To study the wind pressure distribution characteristics of long-span roofs of airport terminals at different mountain heights in mountainous areas, a rigid model wind tunnel pressure measurement test of airport terminals roofs at mountain heights of 0 m, 30 m, 60 m, and 90 m was conducted to compare and analyze the effects of the heights on the surface mean and pulsating wind pressure, non-Gaussian characteristics of pulsating wind pressure, peak factor, and extreme wind pressure of the roof surface. The results show that the increase in mountain height significantly increases the mean and fluctuating wind pressure coefficient at the windward leading edge of the roof, and also intensifies the degree of flow separation at the leading edge of the roof.

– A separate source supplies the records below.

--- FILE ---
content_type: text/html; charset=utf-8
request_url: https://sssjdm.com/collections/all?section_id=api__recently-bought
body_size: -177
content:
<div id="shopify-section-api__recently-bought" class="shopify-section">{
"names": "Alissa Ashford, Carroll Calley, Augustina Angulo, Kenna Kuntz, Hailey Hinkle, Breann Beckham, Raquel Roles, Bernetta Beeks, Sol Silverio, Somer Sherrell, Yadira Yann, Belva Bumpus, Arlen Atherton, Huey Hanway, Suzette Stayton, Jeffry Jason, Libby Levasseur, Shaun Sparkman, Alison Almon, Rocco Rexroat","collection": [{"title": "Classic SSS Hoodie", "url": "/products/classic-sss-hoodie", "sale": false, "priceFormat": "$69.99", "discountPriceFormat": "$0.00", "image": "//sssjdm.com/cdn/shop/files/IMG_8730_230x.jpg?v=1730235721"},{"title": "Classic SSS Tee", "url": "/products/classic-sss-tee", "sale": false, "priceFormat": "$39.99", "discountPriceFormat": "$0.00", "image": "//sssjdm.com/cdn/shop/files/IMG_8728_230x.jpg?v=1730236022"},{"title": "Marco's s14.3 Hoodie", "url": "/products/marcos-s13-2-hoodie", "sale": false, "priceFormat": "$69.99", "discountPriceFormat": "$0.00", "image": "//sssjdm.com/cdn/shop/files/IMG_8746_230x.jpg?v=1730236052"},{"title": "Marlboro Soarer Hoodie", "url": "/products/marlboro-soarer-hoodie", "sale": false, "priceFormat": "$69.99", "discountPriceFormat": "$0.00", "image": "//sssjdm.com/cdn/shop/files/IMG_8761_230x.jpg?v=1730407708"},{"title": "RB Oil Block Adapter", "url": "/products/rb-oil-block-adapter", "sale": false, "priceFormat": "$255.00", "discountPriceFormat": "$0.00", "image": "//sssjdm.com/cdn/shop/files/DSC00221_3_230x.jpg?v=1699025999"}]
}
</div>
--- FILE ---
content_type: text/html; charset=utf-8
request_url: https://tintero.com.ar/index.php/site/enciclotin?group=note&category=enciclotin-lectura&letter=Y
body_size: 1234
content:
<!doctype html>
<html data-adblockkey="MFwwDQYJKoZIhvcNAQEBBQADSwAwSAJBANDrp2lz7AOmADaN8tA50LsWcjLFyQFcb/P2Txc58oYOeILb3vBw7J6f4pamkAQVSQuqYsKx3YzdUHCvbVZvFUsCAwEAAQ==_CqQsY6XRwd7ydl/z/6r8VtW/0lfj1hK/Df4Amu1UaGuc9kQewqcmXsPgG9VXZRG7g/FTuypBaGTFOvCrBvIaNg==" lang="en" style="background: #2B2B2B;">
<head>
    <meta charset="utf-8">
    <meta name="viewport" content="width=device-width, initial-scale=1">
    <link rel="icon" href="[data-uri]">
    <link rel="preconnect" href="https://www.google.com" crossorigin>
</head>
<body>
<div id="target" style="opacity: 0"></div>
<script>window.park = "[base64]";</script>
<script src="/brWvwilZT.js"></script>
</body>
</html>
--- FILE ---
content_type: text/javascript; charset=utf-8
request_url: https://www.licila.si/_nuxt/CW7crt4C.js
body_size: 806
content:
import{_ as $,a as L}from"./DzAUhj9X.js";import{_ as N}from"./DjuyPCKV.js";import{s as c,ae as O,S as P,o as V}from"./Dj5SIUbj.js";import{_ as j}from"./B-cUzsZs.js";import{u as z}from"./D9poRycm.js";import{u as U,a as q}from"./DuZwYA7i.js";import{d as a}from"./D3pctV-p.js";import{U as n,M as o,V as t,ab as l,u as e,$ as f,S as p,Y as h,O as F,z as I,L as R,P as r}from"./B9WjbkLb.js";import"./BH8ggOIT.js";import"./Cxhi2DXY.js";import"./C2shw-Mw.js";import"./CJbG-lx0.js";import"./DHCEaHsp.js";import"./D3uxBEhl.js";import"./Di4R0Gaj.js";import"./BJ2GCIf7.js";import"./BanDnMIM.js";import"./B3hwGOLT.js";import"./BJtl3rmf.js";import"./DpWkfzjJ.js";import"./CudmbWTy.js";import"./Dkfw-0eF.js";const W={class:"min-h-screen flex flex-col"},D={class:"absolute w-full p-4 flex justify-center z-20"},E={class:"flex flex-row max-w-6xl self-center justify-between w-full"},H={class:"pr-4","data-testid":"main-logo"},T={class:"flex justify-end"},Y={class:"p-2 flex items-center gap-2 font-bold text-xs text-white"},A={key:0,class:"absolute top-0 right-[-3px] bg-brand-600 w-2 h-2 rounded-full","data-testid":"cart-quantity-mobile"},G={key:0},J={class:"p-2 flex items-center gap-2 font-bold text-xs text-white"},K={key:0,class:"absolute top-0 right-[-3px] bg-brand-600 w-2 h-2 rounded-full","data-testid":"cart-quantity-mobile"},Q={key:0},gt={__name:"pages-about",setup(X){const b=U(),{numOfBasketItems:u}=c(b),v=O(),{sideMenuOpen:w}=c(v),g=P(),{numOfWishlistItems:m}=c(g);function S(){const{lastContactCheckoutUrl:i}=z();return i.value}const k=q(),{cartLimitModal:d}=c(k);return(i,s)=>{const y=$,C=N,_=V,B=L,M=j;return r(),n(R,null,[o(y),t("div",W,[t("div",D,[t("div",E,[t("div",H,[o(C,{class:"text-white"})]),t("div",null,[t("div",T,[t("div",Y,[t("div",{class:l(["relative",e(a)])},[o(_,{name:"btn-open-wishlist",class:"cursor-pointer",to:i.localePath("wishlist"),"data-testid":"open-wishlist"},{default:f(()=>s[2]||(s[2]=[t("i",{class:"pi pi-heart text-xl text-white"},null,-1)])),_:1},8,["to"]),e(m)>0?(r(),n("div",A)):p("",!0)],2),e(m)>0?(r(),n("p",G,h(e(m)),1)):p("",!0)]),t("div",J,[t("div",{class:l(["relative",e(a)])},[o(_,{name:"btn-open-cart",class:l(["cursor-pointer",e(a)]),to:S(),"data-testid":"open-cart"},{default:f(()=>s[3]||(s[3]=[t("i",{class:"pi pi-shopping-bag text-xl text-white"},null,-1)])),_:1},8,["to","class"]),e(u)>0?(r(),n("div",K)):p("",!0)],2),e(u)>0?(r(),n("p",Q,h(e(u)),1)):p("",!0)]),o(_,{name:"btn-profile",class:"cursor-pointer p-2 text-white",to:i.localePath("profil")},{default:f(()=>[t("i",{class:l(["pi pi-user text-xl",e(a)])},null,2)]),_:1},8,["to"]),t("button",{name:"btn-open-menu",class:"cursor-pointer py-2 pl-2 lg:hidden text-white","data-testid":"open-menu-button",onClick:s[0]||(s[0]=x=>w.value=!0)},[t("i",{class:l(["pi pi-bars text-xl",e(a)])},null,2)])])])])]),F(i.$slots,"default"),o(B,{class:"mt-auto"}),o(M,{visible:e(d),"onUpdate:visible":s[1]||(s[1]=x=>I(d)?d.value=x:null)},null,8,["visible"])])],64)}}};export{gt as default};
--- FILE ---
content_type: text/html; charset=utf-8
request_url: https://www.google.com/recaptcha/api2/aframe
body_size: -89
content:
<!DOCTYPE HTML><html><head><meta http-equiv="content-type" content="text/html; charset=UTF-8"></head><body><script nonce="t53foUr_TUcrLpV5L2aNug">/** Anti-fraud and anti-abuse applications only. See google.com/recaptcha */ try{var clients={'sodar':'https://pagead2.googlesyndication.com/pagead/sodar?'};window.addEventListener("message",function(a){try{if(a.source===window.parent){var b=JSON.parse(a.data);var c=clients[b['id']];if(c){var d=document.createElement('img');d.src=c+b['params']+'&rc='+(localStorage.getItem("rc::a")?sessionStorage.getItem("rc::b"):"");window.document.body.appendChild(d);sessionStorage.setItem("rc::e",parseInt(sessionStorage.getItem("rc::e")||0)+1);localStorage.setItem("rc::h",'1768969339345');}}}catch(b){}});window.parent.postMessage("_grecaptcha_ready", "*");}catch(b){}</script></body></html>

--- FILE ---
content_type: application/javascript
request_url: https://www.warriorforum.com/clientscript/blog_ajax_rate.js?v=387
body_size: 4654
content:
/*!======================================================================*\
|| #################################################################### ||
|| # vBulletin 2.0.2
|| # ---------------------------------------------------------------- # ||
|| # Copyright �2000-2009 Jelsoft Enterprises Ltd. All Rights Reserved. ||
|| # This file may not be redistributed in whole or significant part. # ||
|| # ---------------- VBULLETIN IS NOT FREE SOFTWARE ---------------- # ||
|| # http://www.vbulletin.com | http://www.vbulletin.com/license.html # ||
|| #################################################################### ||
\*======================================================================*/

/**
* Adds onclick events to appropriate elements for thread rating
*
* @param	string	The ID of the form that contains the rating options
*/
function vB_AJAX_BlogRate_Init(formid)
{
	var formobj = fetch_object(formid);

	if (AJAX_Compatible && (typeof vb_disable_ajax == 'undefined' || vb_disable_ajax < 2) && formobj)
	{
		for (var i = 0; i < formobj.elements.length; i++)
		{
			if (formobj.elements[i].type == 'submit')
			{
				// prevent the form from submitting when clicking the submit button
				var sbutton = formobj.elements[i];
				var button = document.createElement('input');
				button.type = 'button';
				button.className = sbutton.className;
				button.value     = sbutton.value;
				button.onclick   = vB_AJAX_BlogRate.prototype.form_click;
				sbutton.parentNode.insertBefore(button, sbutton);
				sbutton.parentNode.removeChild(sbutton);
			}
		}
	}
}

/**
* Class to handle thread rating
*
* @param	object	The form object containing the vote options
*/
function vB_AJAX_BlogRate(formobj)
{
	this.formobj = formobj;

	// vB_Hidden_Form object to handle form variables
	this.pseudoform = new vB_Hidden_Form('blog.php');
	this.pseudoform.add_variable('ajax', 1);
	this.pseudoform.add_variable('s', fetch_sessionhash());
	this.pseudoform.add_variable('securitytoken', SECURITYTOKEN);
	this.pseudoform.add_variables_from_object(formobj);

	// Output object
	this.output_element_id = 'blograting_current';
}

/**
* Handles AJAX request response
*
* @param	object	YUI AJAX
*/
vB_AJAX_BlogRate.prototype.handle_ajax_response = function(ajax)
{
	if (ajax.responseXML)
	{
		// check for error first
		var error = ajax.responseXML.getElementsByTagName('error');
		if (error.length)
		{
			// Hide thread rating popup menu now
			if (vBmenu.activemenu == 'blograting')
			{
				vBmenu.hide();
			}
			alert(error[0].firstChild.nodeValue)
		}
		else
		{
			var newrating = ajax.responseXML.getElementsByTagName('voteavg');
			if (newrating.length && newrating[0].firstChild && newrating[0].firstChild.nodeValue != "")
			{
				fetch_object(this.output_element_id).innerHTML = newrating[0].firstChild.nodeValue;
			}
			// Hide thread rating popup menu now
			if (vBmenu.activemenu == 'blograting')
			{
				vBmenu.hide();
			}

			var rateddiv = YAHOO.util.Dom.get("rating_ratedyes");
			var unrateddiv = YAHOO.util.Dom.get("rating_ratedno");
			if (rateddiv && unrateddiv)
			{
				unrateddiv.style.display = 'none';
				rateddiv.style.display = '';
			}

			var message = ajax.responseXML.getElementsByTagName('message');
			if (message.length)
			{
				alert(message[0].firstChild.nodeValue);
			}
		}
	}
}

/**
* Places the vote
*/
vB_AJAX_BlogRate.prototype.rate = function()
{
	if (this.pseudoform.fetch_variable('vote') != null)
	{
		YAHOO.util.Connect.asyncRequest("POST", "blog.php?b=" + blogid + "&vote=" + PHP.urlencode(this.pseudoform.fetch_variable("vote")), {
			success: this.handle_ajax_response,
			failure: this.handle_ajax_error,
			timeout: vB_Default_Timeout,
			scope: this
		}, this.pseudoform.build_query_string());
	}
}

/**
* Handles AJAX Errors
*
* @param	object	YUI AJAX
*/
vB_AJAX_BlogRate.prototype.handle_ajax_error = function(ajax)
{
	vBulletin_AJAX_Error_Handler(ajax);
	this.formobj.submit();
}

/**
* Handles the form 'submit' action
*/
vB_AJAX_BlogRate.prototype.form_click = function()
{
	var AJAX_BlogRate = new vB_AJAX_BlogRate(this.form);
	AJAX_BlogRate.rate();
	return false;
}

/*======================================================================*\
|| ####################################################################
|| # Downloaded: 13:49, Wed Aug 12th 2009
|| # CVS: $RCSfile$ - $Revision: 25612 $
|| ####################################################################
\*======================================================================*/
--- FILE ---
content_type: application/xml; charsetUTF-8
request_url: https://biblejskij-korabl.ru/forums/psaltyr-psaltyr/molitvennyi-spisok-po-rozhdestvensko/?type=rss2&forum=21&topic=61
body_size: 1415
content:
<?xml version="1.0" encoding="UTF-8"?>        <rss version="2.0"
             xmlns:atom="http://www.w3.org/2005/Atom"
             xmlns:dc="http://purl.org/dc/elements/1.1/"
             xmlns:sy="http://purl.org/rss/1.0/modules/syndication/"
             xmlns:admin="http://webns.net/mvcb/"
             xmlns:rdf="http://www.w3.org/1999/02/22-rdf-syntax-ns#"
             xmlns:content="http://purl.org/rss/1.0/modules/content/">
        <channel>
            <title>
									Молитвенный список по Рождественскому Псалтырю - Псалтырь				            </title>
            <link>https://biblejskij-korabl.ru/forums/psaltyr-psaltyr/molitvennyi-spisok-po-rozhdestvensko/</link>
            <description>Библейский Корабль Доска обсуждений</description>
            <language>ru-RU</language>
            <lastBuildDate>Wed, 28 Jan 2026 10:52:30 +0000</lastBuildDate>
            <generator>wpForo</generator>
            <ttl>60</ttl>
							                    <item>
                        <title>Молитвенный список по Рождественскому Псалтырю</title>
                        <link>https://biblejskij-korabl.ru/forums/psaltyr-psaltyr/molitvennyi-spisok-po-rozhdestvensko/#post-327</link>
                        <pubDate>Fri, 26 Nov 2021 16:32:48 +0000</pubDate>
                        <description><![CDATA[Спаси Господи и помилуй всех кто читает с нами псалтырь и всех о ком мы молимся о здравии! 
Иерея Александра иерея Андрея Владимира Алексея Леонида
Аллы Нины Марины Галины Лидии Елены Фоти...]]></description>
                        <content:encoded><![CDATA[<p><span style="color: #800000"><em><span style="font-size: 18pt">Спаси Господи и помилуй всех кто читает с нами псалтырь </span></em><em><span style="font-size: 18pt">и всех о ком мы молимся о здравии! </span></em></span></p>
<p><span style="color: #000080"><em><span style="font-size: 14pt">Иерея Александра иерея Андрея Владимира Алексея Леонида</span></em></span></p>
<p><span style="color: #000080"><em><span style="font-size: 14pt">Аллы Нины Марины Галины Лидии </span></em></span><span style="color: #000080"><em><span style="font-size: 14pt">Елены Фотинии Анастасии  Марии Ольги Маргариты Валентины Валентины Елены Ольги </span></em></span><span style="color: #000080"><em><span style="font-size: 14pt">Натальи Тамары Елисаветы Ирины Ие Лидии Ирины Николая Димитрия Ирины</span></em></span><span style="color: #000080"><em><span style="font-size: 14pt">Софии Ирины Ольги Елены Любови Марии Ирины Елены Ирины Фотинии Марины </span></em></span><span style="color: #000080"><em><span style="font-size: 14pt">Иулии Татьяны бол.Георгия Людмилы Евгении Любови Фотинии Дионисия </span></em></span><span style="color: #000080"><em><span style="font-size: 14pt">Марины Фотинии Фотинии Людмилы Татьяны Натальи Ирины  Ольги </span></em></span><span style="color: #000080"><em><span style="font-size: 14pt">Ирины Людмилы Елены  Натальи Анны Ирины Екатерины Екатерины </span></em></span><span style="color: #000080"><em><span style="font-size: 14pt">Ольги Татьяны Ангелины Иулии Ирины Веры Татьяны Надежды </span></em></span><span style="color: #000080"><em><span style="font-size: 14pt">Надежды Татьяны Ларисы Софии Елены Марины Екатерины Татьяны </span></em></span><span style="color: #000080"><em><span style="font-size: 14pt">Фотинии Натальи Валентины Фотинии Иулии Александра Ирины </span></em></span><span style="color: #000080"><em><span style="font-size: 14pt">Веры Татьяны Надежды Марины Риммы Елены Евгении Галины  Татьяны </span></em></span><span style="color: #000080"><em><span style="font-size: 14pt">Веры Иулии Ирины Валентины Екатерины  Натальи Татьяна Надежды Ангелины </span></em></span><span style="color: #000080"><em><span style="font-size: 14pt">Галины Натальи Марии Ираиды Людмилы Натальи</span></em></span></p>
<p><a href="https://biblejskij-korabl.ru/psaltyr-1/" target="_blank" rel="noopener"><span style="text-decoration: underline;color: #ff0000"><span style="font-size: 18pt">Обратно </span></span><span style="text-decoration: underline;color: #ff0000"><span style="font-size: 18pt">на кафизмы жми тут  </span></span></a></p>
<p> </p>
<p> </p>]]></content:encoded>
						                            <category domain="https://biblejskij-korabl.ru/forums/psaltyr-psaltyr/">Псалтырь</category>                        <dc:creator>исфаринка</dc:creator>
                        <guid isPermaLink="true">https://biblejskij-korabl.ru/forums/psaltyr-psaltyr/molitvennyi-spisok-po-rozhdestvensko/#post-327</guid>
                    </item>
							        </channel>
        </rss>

This causes the skewness, kurtosis, and probability density function of the fluctuating wind pressure at the windward leading edge of the roof to deviate significantly from the standard Gaussian distribution, exhibiting strong non-Gaussian characteristics. At the same time, the Hermite moment model was used to calculate the peak factor, and it was found that the peak factor of most measuring points on the roof surface was mainly distributed in the range of 3.5~4, which was much higher than the recommended value of 2.5 in GB 50009—2012. The extreme wind pressure value at the front edge of the roof also increased with the increase of the mountain height, and there was a similar variation pattern at the edge of the roof under all wind directions. Among them, the most unfavorable extreme negative pressure on the roof surface at a mountain height of 90m decreased by 44.9% compared to the 0m mountain height. Research can provide useful suggestions and references for the design and construction of terminals in similar airports.